The older cipher suites can be identified by IDs {cc}{13}, {cc}{14} and {cc}{15}, while the newer cipher suites have IDs {cc}{a8} through {cc}{ae}.
Future of ChaCha20-Poly1305
Today we already see that almost 20% of all the request to sites using CloudFlare use ChaCha20-Poly1305. And that is with only one browser supporting it. In the coming months Firefox will join the party, potentially increasing this number.
More importantly, the IETF is currently finalizing another very important standard, TLS 1.3. Right now it looks like TLS 1.3 will allow AEADs only, leaving AES-GCM and ChaCha20-Poly1305 as the only two options (for now). This would definitely bring the usage of ChaCha20-Poly1305 up significantly.
Can you handle it?
Given the rising popularity of ChaCha20-Poly1305 suites, and TLS in general, it is important to have efficient implementations that does not hog too much of the servers' CPU time. ChaCha20-Poly1305 allows for highly efficient implementation using SIMD instructions. Most of our servers are based on Intel CPUs with 256-bit SIMD extensions called AVX2. We utilize those to get the maximal performance.
The main competition for ChaCha20-Poly1305 are the AES-GCM based cipher suites. The most widely used AES-GCM, uses AES with 128 bit key, however in terms of security AES-256 is more comparable to ChaCha20.
Usually cipher performance numbers are reported for large messages, to show asymptotic performance, but on our network we started using dynamic record sizing. In practice it means many connections will never reach the maximal size of a TLS record (16KB), but instead will use significantly smaller records (below 1400 bytes). The records dynamically grow as the connection progresses, scaling to about 4KB and eventually to 16KB. Most messages will also not fit precisely into a record, and all sizes are possible.
Below are two graphs, comparing the performance of our ChaCha20-Poly1305 to the implementation in OpenSSL 1.1.0 pre, and to AES-GCM. The performance is reported in CPU cycles per byte, for a plaintext of given length, when performing the "seal" operation on a given plaintext with 13 bytes of AD, similarly to TLS. The first graph covers sizes 64-1536, while the second covers the remaining sizes to 16KB.
CPU cycles per byte (Y-axis) vs. record size in bytes (X-axis)
CPU cycles per byte (Y-axis) vs. record size in bytes (X-axis)
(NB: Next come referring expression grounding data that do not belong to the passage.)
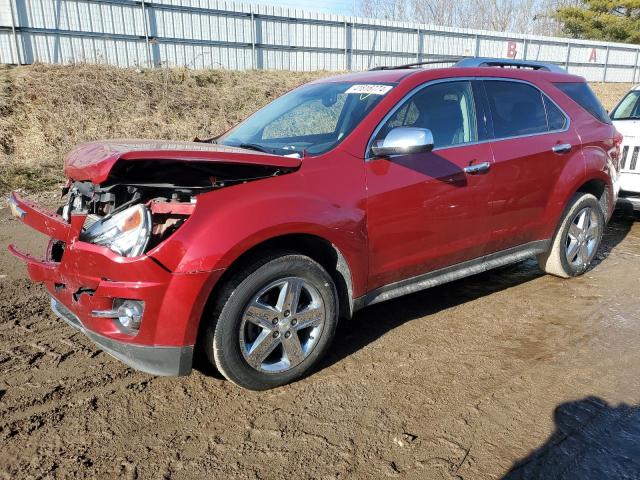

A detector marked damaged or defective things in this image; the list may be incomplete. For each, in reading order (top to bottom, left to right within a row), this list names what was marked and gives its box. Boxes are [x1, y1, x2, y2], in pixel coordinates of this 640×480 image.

crumpled front end [7, 190, 221, 376]
broken headlight [80, 203, 152, 256]
bent hood [65, 140, 302, 185]
damaged red suv [8, 59, 620, 390]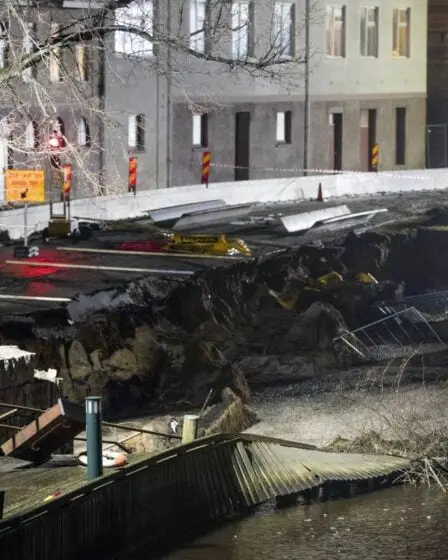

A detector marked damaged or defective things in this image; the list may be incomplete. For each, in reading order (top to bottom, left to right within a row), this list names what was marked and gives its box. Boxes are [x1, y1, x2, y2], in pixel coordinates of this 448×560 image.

damaged retaining wall [0, 168, 448, 238]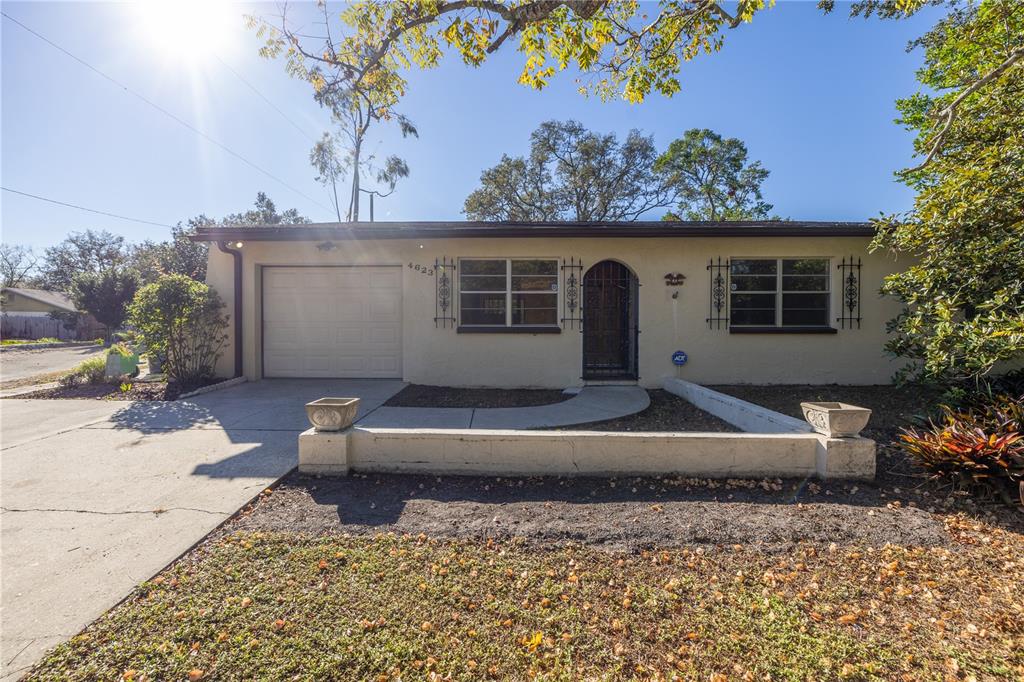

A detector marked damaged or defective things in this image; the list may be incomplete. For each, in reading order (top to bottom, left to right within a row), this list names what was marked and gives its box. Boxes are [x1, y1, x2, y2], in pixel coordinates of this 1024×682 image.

cracked concrete driveway [0, 378, 407, 675]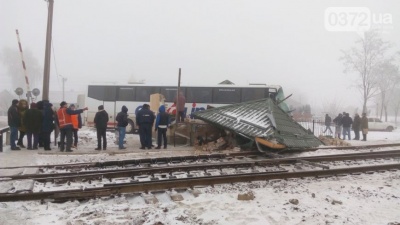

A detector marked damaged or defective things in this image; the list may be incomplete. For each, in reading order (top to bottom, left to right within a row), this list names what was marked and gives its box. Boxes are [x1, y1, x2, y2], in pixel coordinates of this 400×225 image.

crashed passenger bus [84, 84, 288, 134]
damaged structure [192, 98, 324, 151]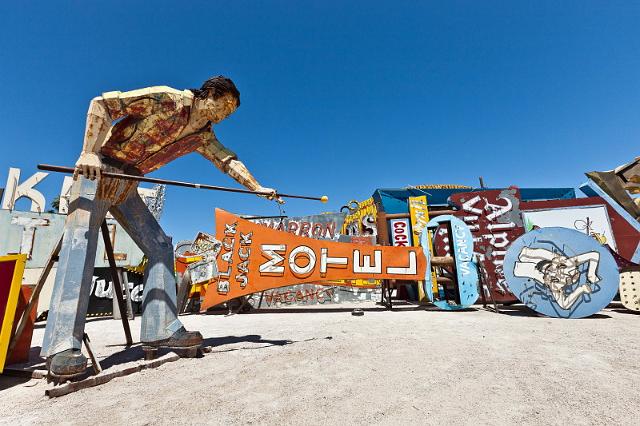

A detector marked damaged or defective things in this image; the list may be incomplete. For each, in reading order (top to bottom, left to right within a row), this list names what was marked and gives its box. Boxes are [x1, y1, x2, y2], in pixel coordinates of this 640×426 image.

rusty metal statue [40, 76, 280, 380]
We can see that our implementation significantly outperforms OpenSSL for short records, and is slightly faster for longer records. The average performance advantage is 7%. AES-128-GCM and AES-256-GCM both still beat ChaCha20-Poly1305 in pure performance for records larger than 320 bytes, but getting below 2 cycles/byte is a major performance achievement. Not many modes can beat this performance. It is also important to note that AES-GCM uses two dedicated CPU instructions (AESENC and CLMULQDQ), whereas both ChaCha and Poly only use the generic SIMD instructions.
Performance outlook
The current performance is outstanding. We measured the performance on a Haswell CPU. Broadwell and Skylake CPUs actually perform AES-GCM faster, but we don't use them in our servers yet.
In the future, processors with wider SIMD instructions are expected to bridge the performance gap. The AVX512 will provide instructions twice as wide, and potentially will improve the performance two fold as well, bringing it below 1 cycle/byte. Following AVX512, Intel is expected to release the AVX512IFMA extensions too, that will accelerate Poly1305 even further.
Conclusion
CloudFlare is constantly pushing the envelope in terms of TLS performance and availability of the most secure cipher suites and modes. We are actively involved in the development and specification of TLS 1.3 and are committed to open source by releasing our performance patches.